OBJECTIVE 1 —
In the forum thread about SSE optimization, what do the thick horizontal lines in the diagram represent?
OBJECTIVE 2 —
Translate this sentence from the forum thread about SSE optimization into Spanish: "Delaying the load and shuffle of W should allow the op path to reduce by one."

To formalise how I think about these problems look at the rough diagram attached. Thick horizontal lines are hard breaks for any chance of concurrency, in SSE term we have to wait for the pipeline to empty before we can begin the next operation. If I manipulate self at the top of the diagram to extract W then I introduce another op before I can fill the lines with the singles and shuffle ops. Delaying the load and shuffle of W should allow the op path to reduce by one. Look at all the chance there are for the pipline optimiser to give us that W shuffle operation for free. There may be a more optimal place to do the load W, i.e. where concurrency is poor, than I have placed it at the moment, but I was just 'getting the balls green" when I wrote that.

diagram1

Its a lot easier just doing this in my head that describing how I do it :)

dicepd commented 6 years ago

Now I have that diagram I can see another optimsation which gets rid of the Mask Res line. Change shuffle F1 to |0|F1|F1|F1| xmm order and F2 similar the we have cleared all W to 0.

SUPPLIED MATERIAL —
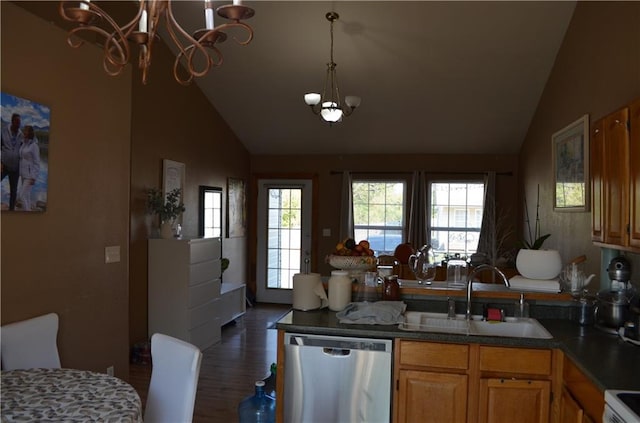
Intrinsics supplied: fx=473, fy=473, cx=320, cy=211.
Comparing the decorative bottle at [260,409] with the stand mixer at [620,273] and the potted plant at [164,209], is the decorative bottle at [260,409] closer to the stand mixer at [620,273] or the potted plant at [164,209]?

COMPLETE OUTPUT 1 —
They are hard breaks for any chance of concurrency.

COMPLETE OUTPUT 2 —
Retrasar la carga y la reorganización de W debería permitir que la ruta de operaciones se reduzca en uno.